Sonuç itibariyle Avrupa’nın her yerinde siyasi kutuplaşma görülüyor, iç siyasette gerilimiler artıyor. Ancak bunların dış politikaya yansıması söz konusu değildir. Bir tarafta aşırı sağcılar, Avrupa Birliği, çok kültürlülük, siyahlar ve Müslümanlar da dahil olmak üzere diğer herkese karşı bir koalisyon oluşturuyor. Öte yandan başta sol ve merkezciler olmak üzere diğer gruplar çok-kültürlülüğü, liberal değerleri ve evrenselliği destekleyen başka bir koalisyon oluşturuyor. Ancak iş politika üretmeye geldiğinde ana akım sağ ile sol arasında gerçek bir fark yok. Hepsi yabancılara karşı otoriter eğilimleri, tek taraflılığı ve müdahaleciliği destekliyor.
Ana akım siyasi partiler, aşırı sağcı grupların iktidara gelmesini engellemeye çalışıyor ancak bunu başaramıyorlar. Sözde radikal aktörler iktidardan dışlansa da siyasi söylemleri ve fikirleri ülkelerinin siyasetlerine yön vermeye devam ediyor. Amerika Birleşik Devletleri’ndeki Demokrat Parti, Birleşik Krallık’taki İşçi Partisi ve Almanya’daki Sosyalist Demokrat Parti de dahil olmak üzere ana akım siyasi partilerin çoğu sahadaki siyasetleri itibariyle aşırı sağa kaymış durumdadır. Bundan dolayı, mesela, tüm bu siyasi partiler İsrail’in Filistin’de devam eden zulmünü ısrarla desteklemektedir.

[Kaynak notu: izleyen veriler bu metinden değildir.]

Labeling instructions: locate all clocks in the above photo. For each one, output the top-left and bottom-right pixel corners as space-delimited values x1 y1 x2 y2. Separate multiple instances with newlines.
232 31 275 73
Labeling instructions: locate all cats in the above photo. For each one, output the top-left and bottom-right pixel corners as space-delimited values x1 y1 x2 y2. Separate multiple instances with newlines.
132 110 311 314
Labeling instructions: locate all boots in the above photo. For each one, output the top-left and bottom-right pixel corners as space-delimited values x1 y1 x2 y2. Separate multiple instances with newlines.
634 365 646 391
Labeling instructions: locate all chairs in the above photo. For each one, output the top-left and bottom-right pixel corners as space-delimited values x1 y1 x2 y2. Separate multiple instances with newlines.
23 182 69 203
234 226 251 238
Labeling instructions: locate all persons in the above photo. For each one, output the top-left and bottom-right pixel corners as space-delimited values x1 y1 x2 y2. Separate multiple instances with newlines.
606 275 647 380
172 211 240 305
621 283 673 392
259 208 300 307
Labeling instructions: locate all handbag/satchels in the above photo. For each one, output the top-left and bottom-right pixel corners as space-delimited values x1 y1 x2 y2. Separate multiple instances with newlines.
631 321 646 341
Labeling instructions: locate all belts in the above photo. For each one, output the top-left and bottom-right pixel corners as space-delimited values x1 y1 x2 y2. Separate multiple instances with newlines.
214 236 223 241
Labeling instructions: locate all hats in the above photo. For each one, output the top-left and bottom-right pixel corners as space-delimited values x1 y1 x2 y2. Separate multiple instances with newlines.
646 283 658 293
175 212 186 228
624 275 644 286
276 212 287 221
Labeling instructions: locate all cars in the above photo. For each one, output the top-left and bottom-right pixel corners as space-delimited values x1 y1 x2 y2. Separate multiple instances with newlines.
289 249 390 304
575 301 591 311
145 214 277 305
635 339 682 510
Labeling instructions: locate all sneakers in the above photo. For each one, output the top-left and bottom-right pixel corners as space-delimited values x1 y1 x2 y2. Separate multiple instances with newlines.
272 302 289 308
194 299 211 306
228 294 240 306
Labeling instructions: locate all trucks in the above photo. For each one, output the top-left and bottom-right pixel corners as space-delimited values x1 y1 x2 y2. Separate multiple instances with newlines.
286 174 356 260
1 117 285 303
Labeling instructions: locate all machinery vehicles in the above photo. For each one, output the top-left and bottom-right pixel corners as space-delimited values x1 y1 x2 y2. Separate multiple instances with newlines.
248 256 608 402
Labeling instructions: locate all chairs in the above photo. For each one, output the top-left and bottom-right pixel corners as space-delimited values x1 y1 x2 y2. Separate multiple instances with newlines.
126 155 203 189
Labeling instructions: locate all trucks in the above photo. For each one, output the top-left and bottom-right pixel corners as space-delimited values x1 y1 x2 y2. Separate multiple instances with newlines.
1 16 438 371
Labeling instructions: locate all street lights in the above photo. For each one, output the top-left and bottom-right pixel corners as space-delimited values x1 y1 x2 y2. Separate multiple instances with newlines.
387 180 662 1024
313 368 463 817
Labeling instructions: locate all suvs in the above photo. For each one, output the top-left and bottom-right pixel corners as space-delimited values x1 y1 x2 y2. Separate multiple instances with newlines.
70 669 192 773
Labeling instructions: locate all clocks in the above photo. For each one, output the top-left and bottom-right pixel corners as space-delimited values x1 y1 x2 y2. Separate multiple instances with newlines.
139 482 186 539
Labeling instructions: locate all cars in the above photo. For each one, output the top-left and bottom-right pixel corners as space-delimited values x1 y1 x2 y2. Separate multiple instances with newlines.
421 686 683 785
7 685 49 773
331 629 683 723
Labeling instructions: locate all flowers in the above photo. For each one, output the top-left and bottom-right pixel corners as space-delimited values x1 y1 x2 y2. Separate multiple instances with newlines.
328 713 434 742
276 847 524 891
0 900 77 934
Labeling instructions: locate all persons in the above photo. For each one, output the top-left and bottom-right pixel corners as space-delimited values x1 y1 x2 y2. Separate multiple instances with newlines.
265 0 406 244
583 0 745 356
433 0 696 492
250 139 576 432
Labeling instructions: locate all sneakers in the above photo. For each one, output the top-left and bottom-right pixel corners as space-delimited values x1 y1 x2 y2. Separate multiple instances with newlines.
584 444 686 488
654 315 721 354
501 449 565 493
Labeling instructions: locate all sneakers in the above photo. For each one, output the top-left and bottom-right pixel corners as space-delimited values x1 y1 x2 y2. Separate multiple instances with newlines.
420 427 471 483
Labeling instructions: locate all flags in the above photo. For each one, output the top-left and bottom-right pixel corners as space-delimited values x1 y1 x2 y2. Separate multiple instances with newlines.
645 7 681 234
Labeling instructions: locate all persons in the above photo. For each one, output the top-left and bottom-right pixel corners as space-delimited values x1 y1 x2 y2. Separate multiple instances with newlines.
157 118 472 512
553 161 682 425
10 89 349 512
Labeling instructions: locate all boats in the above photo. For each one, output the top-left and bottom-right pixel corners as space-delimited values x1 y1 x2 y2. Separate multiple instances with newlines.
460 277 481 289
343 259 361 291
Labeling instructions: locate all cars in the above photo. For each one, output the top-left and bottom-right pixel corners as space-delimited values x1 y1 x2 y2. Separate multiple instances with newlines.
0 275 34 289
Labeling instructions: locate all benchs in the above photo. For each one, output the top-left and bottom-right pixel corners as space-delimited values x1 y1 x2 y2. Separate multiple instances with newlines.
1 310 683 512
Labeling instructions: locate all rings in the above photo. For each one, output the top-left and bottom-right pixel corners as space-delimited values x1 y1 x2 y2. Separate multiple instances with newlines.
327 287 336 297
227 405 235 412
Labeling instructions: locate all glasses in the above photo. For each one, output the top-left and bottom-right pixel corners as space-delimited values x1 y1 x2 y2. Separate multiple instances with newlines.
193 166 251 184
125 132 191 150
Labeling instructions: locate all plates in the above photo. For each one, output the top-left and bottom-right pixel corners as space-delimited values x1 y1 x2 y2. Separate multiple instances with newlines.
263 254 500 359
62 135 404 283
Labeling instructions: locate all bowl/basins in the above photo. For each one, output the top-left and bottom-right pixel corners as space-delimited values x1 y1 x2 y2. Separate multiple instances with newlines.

Bu nedenle Batı’da pek çok insan siyasi liderlerinin ikiyüzlülüğünü fark ederek siyasete ve politikacılara olan güvenini kaybetmiştir. Rusya’yı Ukrayna’daki sivilleri hedef aldığı için kınayan Batılı politikacılar, Gazze’de çocukların ve kadınların kitlesel öldürülmelerini hiçbir zaman sorgulamadı.
Sonuçta Batılı siyasal sistemler yakın gelecekte yine Batılı toplumlar tarafından sorgulanacaktır. Batılılar er ya da geç kendi devletlerinde kimin siyasette ve hükümette gerçekten hakim olduğunu ve resmi politika oluşturma sürecini kimlerin kontrol ettiğini öğreneceklerdir. İşte o zaman Batılı devletlerde ciddi bir çalkantının ortaya çıkması beklenebilir.